• [Extrait]:
——

Dans l’ordre politique, nous concevons d’un seul aperçu, et du premier coup, toute organisation sociale, où les rangs sont disposés de manière, à ce que notre esprit monte aisément du dernier au premier, et en redescende de même. Supprimez cet ordre, vous ne trouvez plus que confusion. C’est la différence d’une multitude rangée en amphithéâtre, ou d’une foule où tous les individus se cachent et se confondent.

Qu’on parcoure tous les domaines de la nature et de l’intelligence, on verra que dans tous, l’ordre est fondé sur cette progression, et les rapports gradués de la plus petite partie avec son tout. Comme l’arbre a son tronc, d’où partent les maîtresses branches, qui donnent naissance à de plus petites en se ramifiant jusqu’aux moindres, en sorte que chacune est dépendante du tronc qui est le principal, vous trouverez de même dans la conformation des montagnes, ainsi que des pierres, des plantes, ainsi que des animaux, un point de centre, lien de l’organisation générale, d’où de proche en proche dépend chaque partie. Or, ce point de centre, ce principal, est ce qu’en tout genre il faut d’abord saisir, soit qu’on veuille se rendre compte de l’objet à connoitre, soit qu’on veuille l’imiter.

——

• [Matériel fourni]:
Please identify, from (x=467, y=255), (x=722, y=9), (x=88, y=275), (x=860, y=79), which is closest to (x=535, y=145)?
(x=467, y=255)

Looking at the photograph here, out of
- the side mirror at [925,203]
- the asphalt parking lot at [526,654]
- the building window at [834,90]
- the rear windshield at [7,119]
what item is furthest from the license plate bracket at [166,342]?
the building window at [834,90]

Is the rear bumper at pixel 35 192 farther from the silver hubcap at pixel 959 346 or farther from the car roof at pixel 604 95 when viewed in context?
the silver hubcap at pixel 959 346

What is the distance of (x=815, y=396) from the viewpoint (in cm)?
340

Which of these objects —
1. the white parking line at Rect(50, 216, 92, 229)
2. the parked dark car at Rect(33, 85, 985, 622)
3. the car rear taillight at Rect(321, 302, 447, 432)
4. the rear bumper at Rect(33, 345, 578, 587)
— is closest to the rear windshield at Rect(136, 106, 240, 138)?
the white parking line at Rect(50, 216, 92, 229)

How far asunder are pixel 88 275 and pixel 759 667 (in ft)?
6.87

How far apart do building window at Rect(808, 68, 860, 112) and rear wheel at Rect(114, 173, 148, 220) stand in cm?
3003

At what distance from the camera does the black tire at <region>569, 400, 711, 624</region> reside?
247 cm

——

• [Tâches]:
1. D'après le passage sur l'ordre, pourquoi le point de centre est-il ce qu'il faut d'abord saisir dans un objet ? Répondez en une à trois phrases.
2. Poursuivez le passage sur l'ordre à partir de sa dernière phrase.

• [Réponses attendues]:
1. Le point de centre est le lien de l'organisation générale : chaque partie en dépend de proche en proche, comme les branches d'un arbre dépendent du tronc, qui est le principal. C'est donc lui qu'il faut saisir en premier, que l'on veuille se rendre compte de l'objet à connaître ou l'imiter.

2.
Il y a de même dans tout ouvrage de l’esprit, une idée primaire, une pensée capitale, un raisonnement principal qui sert de base aux idées, aux pensées, aux raisons, qu’on appelle accessoires, par cela, qu’elles semblent ne faire que s’ajouter à ce qui est comme le noyau autour duquel elles se groupent.

Si l’on reconnoît cette loi générale de la nature physique dans la production de tous les êtres, et si l’on est forcé d’avouer qu’il est aussi dans la nature morale ou dans la constitution de notre esprit, de procéder en vertu de la même loi, nous ne pouvoir nous empêcher de la regarder comme formant un des principes fondamentaux de l’architecture.

Plus d’une fois nous avons fait voir que l’imitation de la nature par cet art, étoit beaucoup moins positive et matérielle que dans les autres, et qu’elle consistoit particulièrement en ce que l’architecture imite moins les ouvrages de la nature, extérieurement considérés, que l’esprit de ces ouvrages, que la manière dont la nature a procédé en les formant.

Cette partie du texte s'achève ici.